Master Foo parked that potentially interesting like of thought to attend to his now arrived visitors.

"Good morning Master Foo," a spokesperson for the group said. "If you have a moment, we wish to ask your opinion about these two open XML-based formats for document interchange. We have full print-outs of the specifications in this wheelbarrow we have pushed up Pentementi Mountain. We know that you can read and retain entire volumes of information by just flicking the pages and we thought perhaps we would go get a cup of green tea while you read through the few thousand pages ... Basically, we would like to know your opinion as to which is better."

"I do not need to read them," Master Foo announced as he re-arranged the Mei flowers that adorned either side of his laptop monitor.

"Ah, great," said the spokesperson gesturing to the sweat covered wheelbarrow pusher to retreat, so you have already read them? That is great because I have an 8:30 downtown and it would be really excellent if I had the answer for that meeting.

"I have not read them," replied Master Foo.

"Then how do you know that they are wrong?"

"Interchange" is not an attribute of an English language specification. The concept of interchange - the ready ability to move information from one place to another - does not work like that in the general case. It is like the blue of the sky or the sound of a sea wave. It cannot be separated from its environment without destroying it."

"I'm afraid I do not follow Master Foo," the spokesman said.

"Open one of the pages of the specification at random," instructed Master Foo.

The spokesperson rummaged through the wheelbarrow and opened one volume at a random page.

"Now what do you see?" asked Master Foo.

"I see XML tags and attributes with text that describe what the tags and attributes mean."

"That is not what you see at all," proffered Master Foo.

"Yes it is! It says here...," said the exasperated spokesperson.

"Ask yourself this question," Master Foo intoned raising his hand to thwart objections. "Of the myriad of XML elements and attributes in one of those specifications, how many permutations and combinations are possible?"

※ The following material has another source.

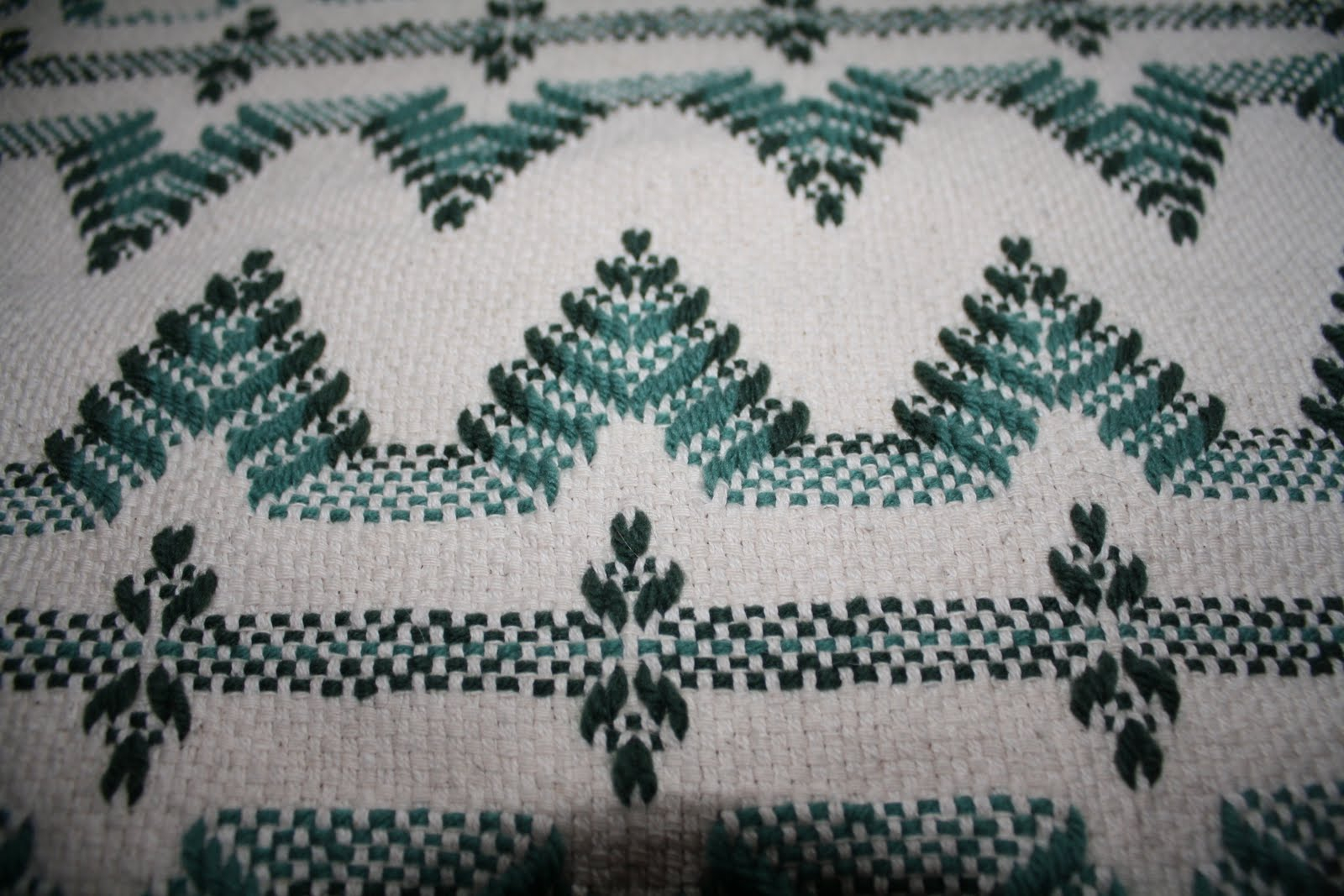 Huck Embroidery Patterns Free 13 Best Photos Of Free Swedish Weaving Monk Patterns Swedish Huck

"Lots. Millions I guess," said the spokesperson.

"Beyond millions," said Master Foo. "An uncountable number of permutations and combinations. Where is the meaning of each of these combinations specified?"

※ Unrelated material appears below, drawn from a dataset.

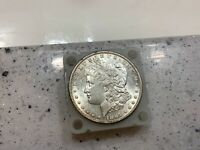 1897-S MORGAN SILVER DOLLAR GRAND PAS COLLECTION BETTER DATE, DONT MISS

"Um...," said the spokesperson, absentmindedly stroking the Bluetooth gadget in his ear.

"It is not specified in the specifications," intoned Master Foo. "It exists in one place and one place only. That is, in the source code of the application that processes the myriad of combinations. Any other attempts at capturing what the combinations mean are, at best gross over simplifications and at worst, completely wrong."

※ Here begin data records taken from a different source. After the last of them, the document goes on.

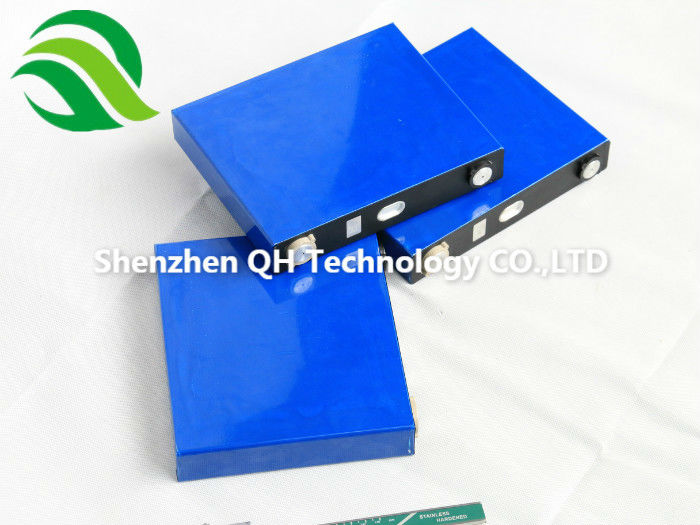 High Energy Density Lithium Ferrous Phosphate Battery Products  24V 120Ah Portable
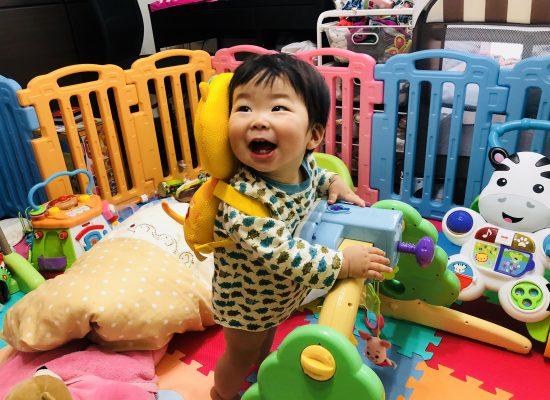 つかまり立ち!かなた・奏大・9ヶ月・赤ちゃん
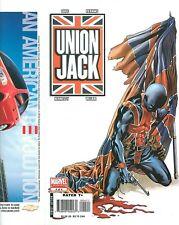 Union Jack 4 COVER PROOF Mike Perkins! Gun, Blood & Flag MARVEL PRODUCTION ART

Master Foo arose from his lotus position and adopted a Single Whip Tai Chi posture. "A fully accurate specification," he continued, "for any interchange format can only be written down if what you write down is precisely the source code for the reference implementation of that specification."

The spokesperson ripped the Bluetooth ear-piece out of his ear in frustration. "But the whole point of a specification," he began, "is to try to make information interchangeable without relying on the exact source code of any particular implementation!"

"Precisely so," replied Master Foo. "A laudable goal but one that is beyond the current state of the art. It is simply not possible to specify with words and formulas and diagrams exactly what running software should do. The only comprehensive, unambiguous way to do that is through source code itself."

"This is troubling," said the spokesperson, looking to his comrades for support and encouragement.

"It gets worse I'm afraid," said Master Foo. Even if the specification was precisely the source code for a reference implementation, that would not do the trick either.

"Why not?"

"Because the word 'interchange' means different things to different people. A common interpretation is that a document that fills, say, 12 US legal pages at source should print out creating an identical set of 12 US pages once interchanged. Fonts would appear the same. Lines would break at the same points. Page boundaries would occur at the same points and so on."

"Yes! That is what I personally mean by 'interchange,'" said the spokesperson. "I thought getting an XML-based interchange format agreed internationally would do that for our industry."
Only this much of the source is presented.